Anyone here that has real-life experience with DKIM granularity?
As admin in a company I receive an increasing number of requests to have DKIM records added to our DNS, to allow all kinds of third-party cloud services/applications to send email on our behalf. I am extremely reluctant to do this as it permits those hosters to send email as anyone in our domains, rather than the single sending address they typically need.
It seems DKIM granularity (g= tag) is the answer to this. The published DNS record can then specify a local-part of an email address, that may sign with this key.
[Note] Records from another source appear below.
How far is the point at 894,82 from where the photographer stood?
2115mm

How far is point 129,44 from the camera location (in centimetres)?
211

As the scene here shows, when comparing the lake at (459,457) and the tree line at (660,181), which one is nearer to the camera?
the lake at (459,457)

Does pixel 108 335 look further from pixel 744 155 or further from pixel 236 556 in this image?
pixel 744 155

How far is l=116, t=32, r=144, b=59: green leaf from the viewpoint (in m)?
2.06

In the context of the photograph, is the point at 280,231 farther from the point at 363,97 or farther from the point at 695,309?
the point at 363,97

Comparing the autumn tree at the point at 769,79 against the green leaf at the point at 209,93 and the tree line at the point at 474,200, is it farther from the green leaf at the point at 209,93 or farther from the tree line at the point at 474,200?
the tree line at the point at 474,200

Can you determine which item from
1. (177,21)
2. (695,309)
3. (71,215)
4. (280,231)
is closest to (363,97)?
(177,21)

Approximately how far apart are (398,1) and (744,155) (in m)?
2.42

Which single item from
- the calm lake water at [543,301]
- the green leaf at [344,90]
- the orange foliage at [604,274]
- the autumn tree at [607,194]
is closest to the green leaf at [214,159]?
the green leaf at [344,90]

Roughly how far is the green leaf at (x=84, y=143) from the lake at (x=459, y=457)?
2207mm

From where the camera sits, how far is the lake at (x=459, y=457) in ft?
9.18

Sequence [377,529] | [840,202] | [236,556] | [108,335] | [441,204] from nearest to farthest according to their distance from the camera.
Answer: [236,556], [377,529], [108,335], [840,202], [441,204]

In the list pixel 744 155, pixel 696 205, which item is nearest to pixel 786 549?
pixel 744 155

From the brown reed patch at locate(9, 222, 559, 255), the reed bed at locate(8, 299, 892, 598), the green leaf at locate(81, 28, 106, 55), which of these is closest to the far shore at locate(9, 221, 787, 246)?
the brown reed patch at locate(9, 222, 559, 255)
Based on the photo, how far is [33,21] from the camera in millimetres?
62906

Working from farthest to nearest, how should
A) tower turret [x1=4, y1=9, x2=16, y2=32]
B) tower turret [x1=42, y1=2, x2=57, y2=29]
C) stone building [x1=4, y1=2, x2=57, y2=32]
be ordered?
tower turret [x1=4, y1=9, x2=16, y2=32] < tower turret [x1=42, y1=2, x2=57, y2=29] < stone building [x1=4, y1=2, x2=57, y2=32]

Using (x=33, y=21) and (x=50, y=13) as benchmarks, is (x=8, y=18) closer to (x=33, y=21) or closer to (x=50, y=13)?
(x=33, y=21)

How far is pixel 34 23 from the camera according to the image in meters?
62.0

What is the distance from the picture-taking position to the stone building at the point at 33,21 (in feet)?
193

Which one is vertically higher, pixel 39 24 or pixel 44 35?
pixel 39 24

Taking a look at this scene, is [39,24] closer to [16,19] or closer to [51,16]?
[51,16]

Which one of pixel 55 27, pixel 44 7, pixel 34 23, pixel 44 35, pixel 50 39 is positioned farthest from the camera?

It sounds great, and exactly what is needed to restrict a key to a single email address.
Reasons for my concern:
RFC 6376 mentions it is discarded/deprecated as it was not being used. Yet, it still explains how it works and that the meaning of an empty value g= tag has changed since the previous RFC.
Does this mean that a non-empty value g= tag is still valid and ought to work?
I see some sites mention this as deprecated plain and simple, others as still current.
(too bad when the specification is not specific enough to understand the intent)
It seems that a g= tag in the DNS record, must match the local-part of an i= tag in the signature.
The optional i= tag, if included must match the sending domain. But the local-part of it is not required to match the sending users identity.
Does that mean the the i= in the signature can be different than the sending email address? In that case, can’t it be circumvented?, unless receiving validators optionally check it anyway.
Does anyone use this granularity, can it be relied on?
Or is it deprecated or worthless because it can be circumvented?
Any chance DMARC adds any real restrictions to it?